What rookie mistakes can make a project fail?
There are many rookie mistakes one can make as an emerging producer, but here are a few that are particularly worth noting:
a. BE BUTTONED UP ABOUT YOUR BUSINESS. Always create an agreement – – whether it’s a shopping agreement or an option – – with the rights holder of any project you’re pursuing, before you put any real time into a producing collaboration. I’ve seen far too many times producers get aced out of a project they’ve spent years on, after realizing they didn’t have an enforceable agreement where they’re attached as producers. Along the same lines, always make sure that the rights are actually available for a project you’re pursuing. Even with all my experience, I’ve learned the hard way not to ever do anything “in good faith” or based on “a handshake agreement.”

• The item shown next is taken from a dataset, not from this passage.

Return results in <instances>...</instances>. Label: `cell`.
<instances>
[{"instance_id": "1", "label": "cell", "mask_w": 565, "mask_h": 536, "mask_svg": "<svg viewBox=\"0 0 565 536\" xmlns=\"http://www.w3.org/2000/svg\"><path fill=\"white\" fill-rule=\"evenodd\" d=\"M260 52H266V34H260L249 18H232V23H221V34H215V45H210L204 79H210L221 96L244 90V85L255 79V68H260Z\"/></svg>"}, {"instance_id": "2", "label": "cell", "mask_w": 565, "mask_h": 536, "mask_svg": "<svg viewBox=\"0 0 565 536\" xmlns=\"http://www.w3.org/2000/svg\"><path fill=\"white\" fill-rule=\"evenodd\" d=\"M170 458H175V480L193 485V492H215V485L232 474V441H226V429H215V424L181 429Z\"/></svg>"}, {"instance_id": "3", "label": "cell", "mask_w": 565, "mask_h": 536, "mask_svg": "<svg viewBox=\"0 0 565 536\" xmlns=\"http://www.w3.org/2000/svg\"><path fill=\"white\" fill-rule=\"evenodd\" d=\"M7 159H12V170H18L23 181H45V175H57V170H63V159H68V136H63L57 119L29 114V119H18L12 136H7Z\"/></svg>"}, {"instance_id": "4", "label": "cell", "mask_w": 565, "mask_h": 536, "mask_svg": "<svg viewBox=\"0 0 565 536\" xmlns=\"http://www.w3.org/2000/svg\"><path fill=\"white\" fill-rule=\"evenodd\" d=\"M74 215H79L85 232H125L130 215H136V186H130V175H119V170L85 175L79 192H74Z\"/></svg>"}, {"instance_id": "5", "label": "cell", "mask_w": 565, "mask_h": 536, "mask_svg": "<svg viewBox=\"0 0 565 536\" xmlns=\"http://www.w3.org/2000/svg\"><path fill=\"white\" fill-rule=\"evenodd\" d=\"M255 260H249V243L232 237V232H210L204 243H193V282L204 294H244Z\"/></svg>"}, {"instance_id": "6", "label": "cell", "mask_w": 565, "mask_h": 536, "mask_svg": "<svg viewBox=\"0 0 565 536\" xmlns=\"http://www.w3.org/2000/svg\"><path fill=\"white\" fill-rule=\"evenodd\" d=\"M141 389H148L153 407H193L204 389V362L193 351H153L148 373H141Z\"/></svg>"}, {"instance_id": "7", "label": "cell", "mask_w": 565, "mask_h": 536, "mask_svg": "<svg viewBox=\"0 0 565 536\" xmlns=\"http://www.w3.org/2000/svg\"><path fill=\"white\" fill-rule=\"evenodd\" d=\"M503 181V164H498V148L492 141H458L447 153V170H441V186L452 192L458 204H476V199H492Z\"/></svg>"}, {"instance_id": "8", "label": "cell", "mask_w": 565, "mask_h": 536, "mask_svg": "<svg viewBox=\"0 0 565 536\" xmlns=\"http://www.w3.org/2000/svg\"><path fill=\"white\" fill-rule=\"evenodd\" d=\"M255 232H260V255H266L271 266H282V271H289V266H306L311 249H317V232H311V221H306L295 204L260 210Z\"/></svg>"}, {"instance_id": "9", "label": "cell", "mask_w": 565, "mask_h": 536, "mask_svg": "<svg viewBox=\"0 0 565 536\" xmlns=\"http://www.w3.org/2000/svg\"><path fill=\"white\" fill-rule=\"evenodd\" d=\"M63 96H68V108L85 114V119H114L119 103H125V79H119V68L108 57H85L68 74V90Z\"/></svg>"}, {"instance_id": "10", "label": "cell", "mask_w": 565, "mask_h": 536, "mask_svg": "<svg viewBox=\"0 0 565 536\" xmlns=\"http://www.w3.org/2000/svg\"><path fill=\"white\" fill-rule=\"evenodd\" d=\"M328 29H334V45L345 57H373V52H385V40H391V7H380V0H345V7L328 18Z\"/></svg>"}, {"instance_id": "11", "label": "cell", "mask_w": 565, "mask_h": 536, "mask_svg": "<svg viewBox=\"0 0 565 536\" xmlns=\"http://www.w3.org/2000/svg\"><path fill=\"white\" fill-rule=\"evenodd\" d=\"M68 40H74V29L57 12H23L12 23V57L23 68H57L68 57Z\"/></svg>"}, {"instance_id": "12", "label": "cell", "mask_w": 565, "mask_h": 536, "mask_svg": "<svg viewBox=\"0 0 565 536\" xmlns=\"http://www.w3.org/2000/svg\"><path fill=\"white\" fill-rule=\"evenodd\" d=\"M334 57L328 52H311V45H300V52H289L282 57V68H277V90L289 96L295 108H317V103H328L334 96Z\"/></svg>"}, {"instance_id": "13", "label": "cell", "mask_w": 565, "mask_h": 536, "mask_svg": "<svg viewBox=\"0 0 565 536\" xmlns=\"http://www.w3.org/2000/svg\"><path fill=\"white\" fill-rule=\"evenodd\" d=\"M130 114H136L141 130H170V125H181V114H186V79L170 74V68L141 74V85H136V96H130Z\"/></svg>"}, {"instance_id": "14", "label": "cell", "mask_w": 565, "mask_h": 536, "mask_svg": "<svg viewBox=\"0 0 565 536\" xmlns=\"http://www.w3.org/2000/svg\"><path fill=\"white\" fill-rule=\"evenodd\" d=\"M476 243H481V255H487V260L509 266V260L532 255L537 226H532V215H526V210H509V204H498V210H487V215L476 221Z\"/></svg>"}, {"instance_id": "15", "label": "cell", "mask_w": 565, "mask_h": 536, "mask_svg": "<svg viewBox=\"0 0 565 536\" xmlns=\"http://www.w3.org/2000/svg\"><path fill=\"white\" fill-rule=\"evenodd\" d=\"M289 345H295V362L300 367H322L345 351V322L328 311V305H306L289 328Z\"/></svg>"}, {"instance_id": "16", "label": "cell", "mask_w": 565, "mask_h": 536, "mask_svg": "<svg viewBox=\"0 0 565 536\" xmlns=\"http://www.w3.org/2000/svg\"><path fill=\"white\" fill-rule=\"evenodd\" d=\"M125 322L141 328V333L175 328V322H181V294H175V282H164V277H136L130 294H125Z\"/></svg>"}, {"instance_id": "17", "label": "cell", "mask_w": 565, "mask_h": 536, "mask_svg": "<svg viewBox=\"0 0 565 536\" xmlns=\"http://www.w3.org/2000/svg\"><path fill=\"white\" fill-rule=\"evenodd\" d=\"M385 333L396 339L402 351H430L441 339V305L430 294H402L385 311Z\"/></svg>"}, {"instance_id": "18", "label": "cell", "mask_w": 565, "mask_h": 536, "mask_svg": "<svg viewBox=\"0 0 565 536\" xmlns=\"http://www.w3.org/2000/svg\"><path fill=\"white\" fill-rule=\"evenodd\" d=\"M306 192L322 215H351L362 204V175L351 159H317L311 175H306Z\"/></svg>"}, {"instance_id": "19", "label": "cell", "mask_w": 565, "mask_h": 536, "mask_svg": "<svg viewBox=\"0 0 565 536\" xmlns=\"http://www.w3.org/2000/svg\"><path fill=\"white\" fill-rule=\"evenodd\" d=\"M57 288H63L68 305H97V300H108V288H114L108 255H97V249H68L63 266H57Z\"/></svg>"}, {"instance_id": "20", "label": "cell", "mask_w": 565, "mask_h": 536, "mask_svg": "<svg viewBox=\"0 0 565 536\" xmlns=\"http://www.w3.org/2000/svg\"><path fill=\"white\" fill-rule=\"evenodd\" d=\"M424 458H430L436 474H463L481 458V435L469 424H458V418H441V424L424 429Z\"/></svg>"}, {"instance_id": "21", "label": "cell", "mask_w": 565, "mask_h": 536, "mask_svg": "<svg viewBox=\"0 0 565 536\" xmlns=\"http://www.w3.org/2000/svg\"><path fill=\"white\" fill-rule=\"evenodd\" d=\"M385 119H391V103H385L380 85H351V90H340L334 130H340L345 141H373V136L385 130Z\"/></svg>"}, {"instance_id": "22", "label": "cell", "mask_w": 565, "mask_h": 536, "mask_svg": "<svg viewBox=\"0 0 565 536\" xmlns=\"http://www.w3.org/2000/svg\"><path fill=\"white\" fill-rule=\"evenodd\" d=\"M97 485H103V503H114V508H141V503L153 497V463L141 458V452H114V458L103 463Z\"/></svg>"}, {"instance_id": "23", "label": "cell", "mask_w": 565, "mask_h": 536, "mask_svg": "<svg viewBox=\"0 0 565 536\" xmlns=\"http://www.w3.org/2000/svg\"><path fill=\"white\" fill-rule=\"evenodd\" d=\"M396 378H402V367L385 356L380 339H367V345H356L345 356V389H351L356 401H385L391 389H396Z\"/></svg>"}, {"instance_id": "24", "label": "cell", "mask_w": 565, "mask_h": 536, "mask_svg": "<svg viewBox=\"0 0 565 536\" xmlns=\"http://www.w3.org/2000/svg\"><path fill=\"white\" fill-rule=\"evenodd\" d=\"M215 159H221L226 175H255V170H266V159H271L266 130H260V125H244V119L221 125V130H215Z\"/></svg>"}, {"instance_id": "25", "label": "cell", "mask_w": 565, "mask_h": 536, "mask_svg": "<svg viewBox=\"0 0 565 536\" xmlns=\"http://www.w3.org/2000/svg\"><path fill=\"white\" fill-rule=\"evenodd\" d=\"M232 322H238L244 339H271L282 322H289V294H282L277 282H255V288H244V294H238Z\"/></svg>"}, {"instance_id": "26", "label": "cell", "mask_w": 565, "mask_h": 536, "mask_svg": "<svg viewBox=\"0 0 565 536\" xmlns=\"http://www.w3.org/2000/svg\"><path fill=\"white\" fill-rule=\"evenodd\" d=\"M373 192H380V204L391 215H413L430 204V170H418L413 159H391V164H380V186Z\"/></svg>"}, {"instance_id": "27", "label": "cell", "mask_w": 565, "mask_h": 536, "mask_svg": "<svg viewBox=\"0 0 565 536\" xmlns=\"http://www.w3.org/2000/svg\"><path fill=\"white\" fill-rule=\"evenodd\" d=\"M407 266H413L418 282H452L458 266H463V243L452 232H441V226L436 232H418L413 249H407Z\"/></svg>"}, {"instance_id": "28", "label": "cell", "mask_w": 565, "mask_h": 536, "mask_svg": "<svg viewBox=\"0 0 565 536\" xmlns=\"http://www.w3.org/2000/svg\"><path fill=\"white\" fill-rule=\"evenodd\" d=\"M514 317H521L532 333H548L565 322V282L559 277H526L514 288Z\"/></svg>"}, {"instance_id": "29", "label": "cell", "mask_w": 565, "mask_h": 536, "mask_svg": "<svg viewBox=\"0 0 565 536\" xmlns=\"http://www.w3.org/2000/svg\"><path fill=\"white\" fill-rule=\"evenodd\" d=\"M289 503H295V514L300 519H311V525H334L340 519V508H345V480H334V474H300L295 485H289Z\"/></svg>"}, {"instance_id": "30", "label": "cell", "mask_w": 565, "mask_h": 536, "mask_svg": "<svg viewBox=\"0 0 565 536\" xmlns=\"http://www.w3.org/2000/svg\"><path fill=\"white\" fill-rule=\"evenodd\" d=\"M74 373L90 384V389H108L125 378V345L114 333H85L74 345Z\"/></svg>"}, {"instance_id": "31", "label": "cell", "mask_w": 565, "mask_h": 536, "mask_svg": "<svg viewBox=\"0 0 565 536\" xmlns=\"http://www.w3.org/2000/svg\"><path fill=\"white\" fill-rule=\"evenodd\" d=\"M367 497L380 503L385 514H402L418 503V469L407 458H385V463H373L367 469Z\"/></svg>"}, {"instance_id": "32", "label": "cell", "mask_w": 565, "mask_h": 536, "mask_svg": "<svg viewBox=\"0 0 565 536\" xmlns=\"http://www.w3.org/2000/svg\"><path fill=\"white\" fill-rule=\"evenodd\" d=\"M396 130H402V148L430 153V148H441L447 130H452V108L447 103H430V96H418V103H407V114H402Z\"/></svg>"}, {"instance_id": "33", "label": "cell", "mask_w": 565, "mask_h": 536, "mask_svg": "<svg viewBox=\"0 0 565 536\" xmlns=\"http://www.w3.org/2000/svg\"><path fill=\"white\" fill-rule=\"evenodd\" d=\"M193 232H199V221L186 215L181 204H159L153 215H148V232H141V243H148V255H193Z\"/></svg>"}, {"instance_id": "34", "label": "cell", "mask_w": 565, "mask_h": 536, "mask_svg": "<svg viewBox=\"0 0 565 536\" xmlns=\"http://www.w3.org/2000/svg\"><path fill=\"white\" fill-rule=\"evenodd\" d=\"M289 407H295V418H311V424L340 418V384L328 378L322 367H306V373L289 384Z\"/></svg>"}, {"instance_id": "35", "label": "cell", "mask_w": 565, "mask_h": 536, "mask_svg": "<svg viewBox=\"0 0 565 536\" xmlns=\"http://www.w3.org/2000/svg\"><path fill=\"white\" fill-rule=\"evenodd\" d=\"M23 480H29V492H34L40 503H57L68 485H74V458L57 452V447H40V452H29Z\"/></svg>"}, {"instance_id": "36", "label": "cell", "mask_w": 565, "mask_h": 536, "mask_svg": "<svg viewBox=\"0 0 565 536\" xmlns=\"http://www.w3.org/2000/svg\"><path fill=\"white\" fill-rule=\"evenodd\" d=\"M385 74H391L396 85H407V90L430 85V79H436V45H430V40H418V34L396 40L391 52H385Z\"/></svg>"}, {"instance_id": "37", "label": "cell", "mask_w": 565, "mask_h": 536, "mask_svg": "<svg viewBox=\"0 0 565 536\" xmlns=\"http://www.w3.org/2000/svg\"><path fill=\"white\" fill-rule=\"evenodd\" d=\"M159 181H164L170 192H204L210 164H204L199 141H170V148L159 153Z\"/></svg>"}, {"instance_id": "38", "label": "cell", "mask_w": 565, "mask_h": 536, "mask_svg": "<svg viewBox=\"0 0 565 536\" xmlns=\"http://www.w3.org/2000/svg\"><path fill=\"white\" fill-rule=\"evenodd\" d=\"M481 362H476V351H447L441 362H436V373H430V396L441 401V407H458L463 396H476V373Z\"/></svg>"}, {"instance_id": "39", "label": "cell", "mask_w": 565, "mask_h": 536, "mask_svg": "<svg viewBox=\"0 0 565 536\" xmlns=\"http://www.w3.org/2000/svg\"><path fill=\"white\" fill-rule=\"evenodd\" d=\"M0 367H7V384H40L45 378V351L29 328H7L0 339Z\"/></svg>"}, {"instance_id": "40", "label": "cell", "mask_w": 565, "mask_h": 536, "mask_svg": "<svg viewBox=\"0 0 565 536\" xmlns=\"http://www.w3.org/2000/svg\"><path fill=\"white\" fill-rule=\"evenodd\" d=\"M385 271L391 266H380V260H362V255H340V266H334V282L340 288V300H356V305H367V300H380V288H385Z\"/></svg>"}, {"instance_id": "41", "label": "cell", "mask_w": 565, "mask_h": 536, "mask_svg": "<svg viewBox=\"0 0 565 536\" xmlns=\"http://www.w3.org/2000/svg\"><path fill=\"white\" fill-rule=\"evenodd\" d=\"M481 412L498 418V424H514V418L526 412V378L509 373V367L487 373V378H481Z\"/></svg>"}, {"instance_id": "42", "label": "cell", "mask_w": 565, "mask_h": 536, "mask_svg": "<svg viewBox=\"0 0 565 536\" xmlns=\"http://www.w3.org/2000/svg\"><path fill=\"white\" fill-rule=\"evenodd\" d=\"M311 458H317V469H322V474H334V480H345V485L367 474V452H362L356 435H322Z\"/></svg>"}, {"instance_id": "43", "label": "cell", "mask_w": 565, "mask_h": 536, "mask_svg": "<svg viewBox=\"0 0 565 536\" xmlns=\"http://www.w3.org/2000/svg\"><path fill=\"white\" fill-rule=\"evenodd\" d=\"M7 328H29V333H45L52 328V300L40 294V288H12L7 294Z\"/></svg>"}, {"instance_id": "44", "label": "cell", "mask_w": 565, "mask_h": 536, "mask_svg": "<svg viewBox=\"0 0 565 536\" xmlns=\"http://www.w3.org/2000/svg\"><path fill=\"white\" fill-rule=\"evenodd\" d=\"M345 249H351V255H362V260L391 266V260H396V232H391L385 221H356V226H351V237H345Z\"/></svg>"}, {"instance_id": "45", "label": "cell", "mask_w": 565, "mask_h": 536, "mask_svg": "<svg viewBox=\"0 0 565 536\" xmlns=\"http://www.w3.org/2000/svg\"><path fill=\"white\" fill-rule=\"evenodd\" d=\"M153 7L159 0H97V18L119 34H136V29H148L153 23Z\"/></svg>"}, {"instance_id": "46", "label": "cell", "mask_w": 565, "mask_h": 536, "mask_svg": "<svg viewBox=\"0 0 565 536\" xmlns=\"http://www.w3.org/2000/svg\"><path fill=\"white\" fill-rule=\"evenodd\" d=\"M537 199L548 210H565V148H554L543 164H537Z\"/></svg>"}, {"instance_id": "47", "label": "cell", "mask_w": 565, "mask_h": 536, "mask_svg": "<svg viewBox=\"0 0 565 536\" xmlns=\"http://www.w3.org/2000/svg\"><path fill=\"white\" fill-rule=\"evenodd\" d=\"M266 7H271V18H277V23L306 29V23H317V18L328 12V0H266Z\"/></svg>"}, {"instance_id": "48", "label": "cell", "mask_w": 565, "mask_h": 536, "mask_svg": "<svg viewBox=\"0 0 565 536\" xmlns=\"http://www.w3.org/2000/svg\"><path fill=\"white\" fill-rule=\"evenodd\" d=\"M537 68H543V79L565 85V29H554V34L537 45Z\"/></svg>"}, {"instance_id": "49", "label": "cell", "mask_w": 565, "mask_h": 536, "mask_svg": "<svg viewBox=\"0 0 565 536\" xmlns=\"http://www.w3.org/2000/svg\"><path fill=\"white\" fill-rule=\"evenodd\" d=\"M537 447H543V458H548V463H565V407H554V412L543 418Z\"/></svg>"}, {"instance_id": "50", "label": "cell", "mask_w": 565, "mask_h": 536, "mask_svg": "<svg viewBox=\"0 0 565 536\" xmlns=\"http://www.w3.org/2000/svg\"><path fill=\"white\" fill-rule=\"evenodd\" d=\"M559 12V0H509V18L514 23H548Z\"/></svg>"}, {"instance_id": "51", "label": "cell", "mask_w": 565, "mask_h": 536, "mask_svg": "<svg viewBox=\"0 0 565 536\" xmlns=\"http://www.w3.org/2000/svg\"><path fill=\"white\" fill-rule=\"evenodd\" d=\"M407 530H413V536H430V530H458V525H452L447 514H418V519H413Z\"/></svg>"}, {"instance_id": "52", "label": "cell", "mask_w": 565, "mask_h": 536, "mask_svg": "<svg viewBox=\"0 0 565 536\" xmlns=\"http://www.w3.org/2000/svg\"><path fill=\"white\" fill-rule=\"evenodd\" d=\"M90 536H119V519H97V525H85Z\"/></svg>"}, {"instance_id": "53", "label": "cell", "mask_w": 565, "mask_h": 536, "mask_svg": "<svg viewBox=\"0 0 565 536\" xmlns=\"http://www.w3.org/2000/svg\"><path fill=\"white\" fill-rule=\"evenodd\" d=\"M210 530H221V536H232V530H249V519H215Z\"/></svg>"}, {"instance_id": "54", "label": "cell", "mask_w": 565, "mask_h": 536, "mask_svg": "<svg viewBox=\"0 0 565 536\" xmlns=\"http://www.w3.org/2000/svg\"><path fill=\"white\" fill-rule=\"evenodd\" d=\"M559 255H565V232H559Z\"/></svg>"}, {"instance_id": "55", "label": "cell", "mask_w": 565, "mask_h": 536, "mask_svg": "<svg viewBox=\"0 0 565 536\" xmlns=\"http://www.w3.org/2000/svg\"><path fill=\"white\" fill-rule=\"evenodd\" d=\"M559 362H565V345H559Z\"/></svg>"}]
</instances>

b. DO YOUR DILIGENCE. While it’s important to always pursue what you’re passionate about, it’s important not to be operating completely in the dark. Try and remain as informed as possible about the playing field – – what’s in development and production around town, let alone what’s been out recently theatrically and on TV. It’s amazing to me when I’ll hear a new producer pitch a show or movie, and I’ll say, “Are you aware that there was a movie called BRIDESMAIDS out just a few years ago?” Or, “Yes, that idea is great, but there’s already a show called C.S.I. on the air.” As obvious as this may sound, it’s amazing how new producers often seem to be living in a cave when it comes to their projects. Staying informed about the business is key – – it saves a lot of time and heartache and along the way of remaining informed, it’s powerful to see the diverse range of projects that are underway.
c. DON’T COMPROMISE. If you’re seeking to have a long career in Hollywood, you’ll come to know that your reputation is everything. Always tell the truth, be on time and hire the best people possible. These decisions all add up to the SUM OF YOUR CHARACTER. If you show compromise in anything – – your own integrity, your work ethic or your overall taste – – it’s very difficult to change that perception.
We all know the industry is constantly changing. Where do you think it is currently heading?
In film, it’s pretty clear that studio-funded movies are going down the exclusive path of huge-budgeted event experiences, with multiple chapters. In other words, mega-franchise movies. There will always be smaller, independently funded movies, but these will go more the way of limited releases and then longer lives via cable and streaming. Character-driven content is becoming more and more the rule in “TV” (network, cable and streaming) versus motion pictures. On a broad basis, we’ll see more consolidation between the major players, and mid-sized companies like SONY, LIONSGATE and possibly even PARAMOUNT, may get acquired or folded into larger, more robust vertically-integrated companies. Network TV – – ABC, CBS, FOX, NBC and THE CW – – will move away from “day and date” scripted series, and rely more and more on live events, sports, musicals and other televised spectacles that justify the business of networks. Over time, I predict these networks will likely die off in favor of OTT services.
In what way will the Professional Program in Producing prepare students for a career in film, television and digital media?
What makes this program so spectacular is the cavalcade of experts Brian and his team book in the intense period of time the “student” attends the program. I can’t think of any other program at any school here or abroad, that packs in so much, in such a brief period of time. On top of that, Brian enlists the best teachers available at UCLA’s venerable Theater, Film and TV school to curate each specific lecture, so the student not only is hearing from excellent, seasoned professionals, but often the “A-list” of the professors who in and of themselves, are legendary in Hollywood and true masters at bringing the wide array of opportunities to life in an informal, appealing and rewarding environment. The Professionals Program listens to its students and does its best to remain flexible and attentive to their needs, while booking the best experts and professors possible. It’s an interactive, “client-friendly” program that is exceptional by any standard.